Avec mes sœurs on s’est échangé des regards…zinterrogatifs. Je crois que chacune d’entre nous sentait le goût des boites de raviolis réchauffées de l’enfance dans « la banlieue du revers de fortune ». Ou du « sauvetage ».
J’ai envoyé un mail à mon notaire. Qui l’eût cru, j’ai un notaire.
“Bonjour Maître,
J’espère que vous allez bien,
Cela fait plusieurs années que je pense à renoncer aux divers héritages auxquels je pourrais prétendre, que ce soit côté paternel ou maternel. Je viens de faire quelques recherches, et puisqu’ils sont toujours vivants, j’ai cru comprendre qu’il fallait que je fasse une procédure devant notaires. Pouvez-vous me confirmer et éventuellement me donner le coût de la procédure ?

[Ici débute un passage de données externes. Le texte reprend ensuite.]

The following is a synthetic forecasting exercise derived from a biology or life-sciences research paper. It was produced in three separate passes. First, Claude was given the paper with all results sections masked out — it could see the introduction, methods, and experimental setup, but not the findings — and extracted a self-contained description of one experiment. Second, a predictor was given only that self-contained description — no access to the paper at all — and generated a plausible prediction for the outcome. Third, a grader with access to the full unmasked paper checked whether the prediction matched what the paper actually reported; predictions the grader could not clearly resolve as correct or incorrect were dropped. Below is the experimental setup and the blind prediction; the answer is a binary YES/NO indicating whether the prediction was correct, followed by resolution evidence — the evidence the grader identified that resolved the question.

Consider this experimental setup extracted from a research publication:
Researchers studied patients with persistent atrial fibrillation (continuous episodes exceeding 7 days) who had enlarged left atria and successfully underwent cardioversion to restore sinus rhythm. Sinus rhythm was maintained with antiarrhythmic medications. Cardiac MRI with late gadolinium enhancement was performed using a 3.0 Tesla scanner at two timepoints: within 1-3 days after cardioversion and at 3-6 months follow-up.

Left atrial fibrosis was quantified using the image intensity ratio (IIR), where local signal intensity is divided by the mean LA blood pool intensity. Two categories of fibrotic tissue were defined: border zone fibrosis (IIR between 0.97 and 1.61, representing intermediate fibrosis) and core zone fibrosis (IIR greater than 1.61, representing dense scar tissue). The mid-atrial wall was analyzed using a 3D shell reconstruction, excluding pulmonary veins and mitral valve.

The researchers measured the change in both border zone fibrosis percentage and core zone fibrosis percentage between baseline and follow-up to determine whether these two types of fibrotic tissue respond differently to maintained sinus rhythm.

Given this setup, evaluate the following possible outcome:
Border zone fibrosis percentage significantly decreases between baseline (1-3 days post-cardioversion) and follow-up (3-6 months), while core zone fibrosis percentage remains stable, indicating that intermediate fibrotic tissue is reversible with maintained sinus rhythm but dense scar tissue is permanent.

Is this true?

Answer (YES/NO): NO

Sachant que je suis prête à payer pour ma tranquillité d’esprit et que je tiens à le faire de leur vivant.
Merci pour toute réponse… »
Ca s’appelle un Renoncement Réserve Héréditaire, et non, on ne peut pas le faire du vivant des succédants…dommange. Il faudra encore patienter pour ne plus compter.